Mental health first aid training by e-learning: a randomized controlled trial

(Professorial Fellow) , (Senior Lecturer) , (Research Assistant) & (Research Fellow)
Pages 1072-1081 | Received 10 Aug 2010, Accepted 12 Aug 2010, Published online: 11 Nov 2010
 

Abstract

Objective: Mental Health First Aid training is a course for the public that teaches how to give initial help to a person developing a mental health problem or in a mental health crisis. The present study evaluated the effects of Mental Health First Aid training delivered by e-learning on knowledge about mental disorders, stigmatizing attitudes and helping behaviour.

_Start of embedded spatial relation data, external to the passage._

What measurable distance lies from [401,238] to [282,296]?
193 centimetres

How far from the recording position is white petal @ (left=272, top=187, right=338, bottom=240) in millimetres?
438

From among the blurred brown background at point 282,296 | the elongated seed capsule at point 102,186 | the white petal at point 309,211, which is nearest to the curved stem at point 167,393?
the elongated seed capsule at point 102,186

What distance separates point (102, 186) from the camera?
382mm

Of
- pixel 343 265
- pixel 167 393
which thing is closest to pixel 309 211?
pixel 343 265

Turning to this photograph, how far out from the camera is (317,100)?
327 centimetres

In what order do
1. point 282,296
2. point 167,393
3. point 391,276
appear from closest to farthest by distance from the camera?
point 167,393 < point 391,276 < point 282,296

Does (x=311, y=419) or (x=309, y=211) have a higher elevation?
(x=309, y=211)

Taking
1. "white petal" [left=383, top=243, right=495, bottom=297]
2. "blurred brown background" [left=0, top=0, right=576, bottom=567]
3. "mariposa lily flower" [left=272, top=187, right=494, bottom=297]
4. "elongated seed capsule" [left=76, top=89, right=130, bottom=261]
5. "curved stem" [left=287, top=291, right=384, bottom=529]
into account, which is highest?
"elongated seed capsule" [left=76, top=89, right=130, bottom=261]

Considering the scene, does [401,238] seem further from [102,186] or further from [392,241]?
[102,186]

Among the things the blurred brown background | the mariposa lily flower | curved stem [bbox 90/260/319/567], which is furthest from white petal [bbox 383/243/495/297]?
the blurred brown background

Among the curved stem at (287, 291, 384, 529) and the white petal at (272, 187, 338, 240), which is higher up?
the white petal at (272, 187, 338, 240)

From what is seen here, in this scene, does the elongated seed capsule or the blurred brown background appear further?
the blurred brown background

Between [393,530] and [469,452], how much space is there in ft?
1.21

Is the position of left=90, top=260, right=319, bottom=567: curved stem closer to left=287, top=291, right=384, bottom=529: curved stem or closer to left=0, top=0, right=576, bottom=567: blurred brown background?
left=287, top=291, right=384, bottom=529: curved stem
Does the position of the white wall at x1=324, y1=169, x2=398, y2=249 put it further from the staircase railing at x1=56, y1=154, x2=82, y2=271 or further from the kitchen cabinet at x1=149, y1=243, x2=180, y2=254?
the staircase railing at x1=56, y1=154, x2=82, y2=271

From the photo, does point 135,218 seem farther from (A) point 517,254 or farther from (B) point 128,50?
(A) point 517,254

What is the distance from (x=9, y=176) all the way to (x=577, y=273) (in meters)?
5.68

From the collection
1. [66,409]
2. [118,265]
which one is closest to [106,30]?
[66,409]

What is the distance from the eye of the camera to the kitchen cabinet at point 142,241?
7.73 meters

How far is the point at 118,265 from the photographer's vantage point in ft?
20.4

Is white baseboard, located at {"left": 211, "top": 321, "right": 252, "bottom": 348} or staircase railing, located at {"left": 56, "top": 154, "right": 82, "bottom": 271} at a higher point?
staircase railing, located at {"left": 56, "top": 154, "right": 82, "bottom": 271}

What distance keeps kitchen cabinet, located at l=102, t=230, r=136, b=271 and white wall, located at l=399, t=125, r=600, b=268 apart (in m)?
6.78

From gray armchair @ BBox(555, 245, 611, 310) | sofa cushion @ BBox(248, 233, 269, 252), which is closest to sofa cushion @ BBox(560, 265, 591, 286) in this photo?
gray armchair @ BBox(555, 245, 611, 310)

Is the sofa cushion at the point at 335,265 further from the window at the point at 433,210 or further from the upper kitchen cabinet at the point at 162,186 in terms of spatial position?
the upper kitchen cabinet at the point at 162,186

Method: A randomized controlled trial was carried out with 262 members of the Australian public. Participants were randomly assigned to complete an e-learning CD, read a Mental Health First Aid manual or be in a waiting list control group. The effects of the interventions were evaluated using online questionnaires pre- and post-training and at 6-months follow up. The questionnaires covered mental health knowledge, stigmatizing attitudes, confidence in providing help to others, actions taken to implement mental health first aid and participant mental health.

Results: Both e-learning and the printed manual increased aspects of knowledge, reduced stigma and increased confidence compared to waiting list. E-learning also improved first aid actions taken more than waiting list, and was superior to the printed manual in reducing stigma and disability due to mental ill health.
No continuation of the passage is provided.